Saturday, 2 March 2013

Learning to Write the "Standard": Class & Language Wars in the Descriptivists vs Prescriptivists Debate

Following on from my last post on class, in particular on working-class experiences of higher education, I wanted to write in more depth about the ways in which language itself has to be relearned for many  students when starting higher education. In order to do well, it is insisted that students become fluent in the right way of writing which is SWE (Standard written  English). I'm interested in what makes the standard the "standard" and for whom? And more generally; what do standards assume, whom do they privilege and what happens when students fall outside of them.

Standard Written English is the language we must master in order to write “correctly”. It is a written language that is not spoken by all its writers. It is the standard that must be adhered to, but for whom is it a standard, and who dictates it? To deviate from a supposed standard means to become Other: for example, British southern speakers consider themselves “without accent”, assuming that their way of speaking is the neutral norm and others “with accents” have deviated from the standard way of speaking. This also has a relationship to class: if one does not speak in southern accented English, one is breaking with the standards of the white southern middle-classes.

This has to do with who exercises power and dominance.  Another instance in which power and dominance dictate the standard is in sex. According to Freudian psychoanalysis, the work of Jacques Lacan and countless other prominent male thinkers of the twentieth century, a woman’s ontological being is that of lack: a woman’s anatomical structure deviates from that of man, because she lacks a penis. The male is the standard and the woman is the incorrect substandard being. My point in giving these two examples is to highlight that we live in a patriarchal, imperialist society. Rules and standards are set by those in power: they are not neutral forms of being, writing and speaking, but the hegemonic regulations of those with power and status: predominately, white, middle and upper-class men.

• • • •

* _Your objective_:
In the blog post on Standard Written English, what do British southern speakers consider themselves? These entries have no connection to the blog post.

* _Stored data entries_:
• • • •

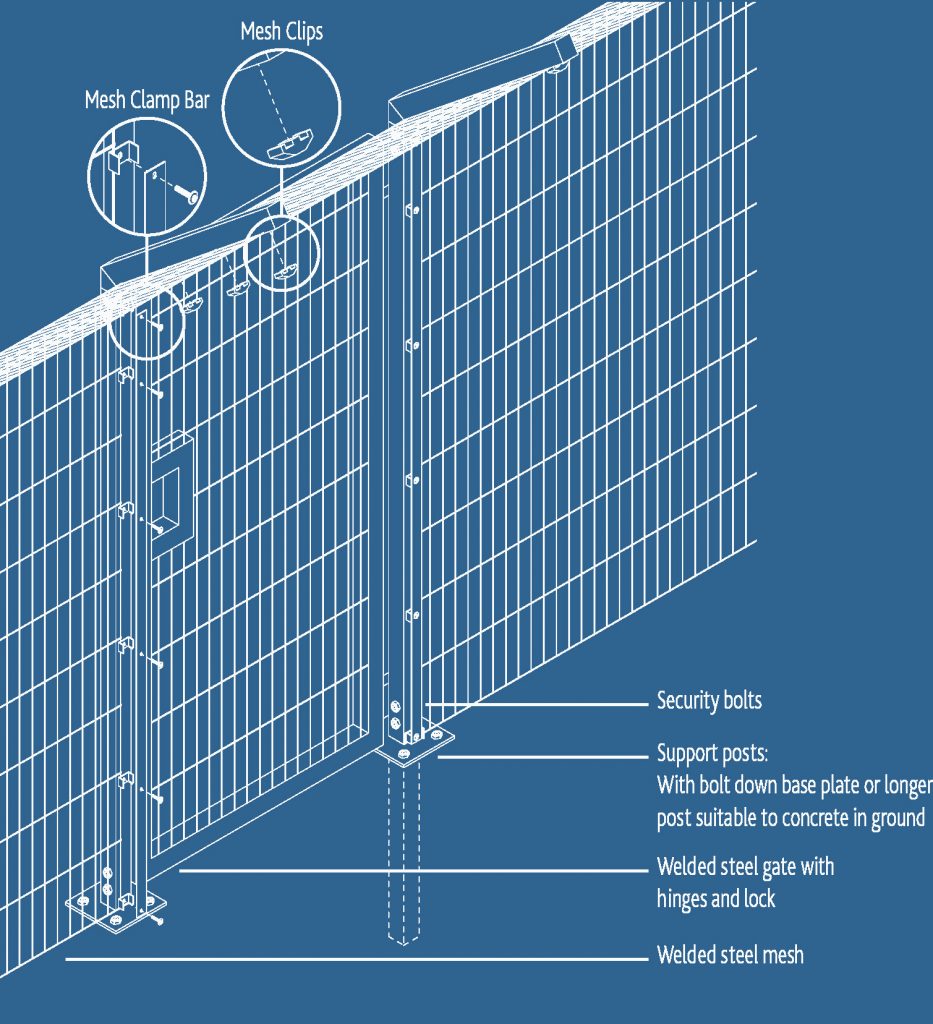 Mesh Clips

Mesh Clamp Bar

Security bolts

Support posts:
With bolt down base plate or longer post suitable to concrete in ground

Welded steel gate with hinges and lock

Welded steel mesh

• • • •

* _Exercise response_:
They consider themselves "without accent."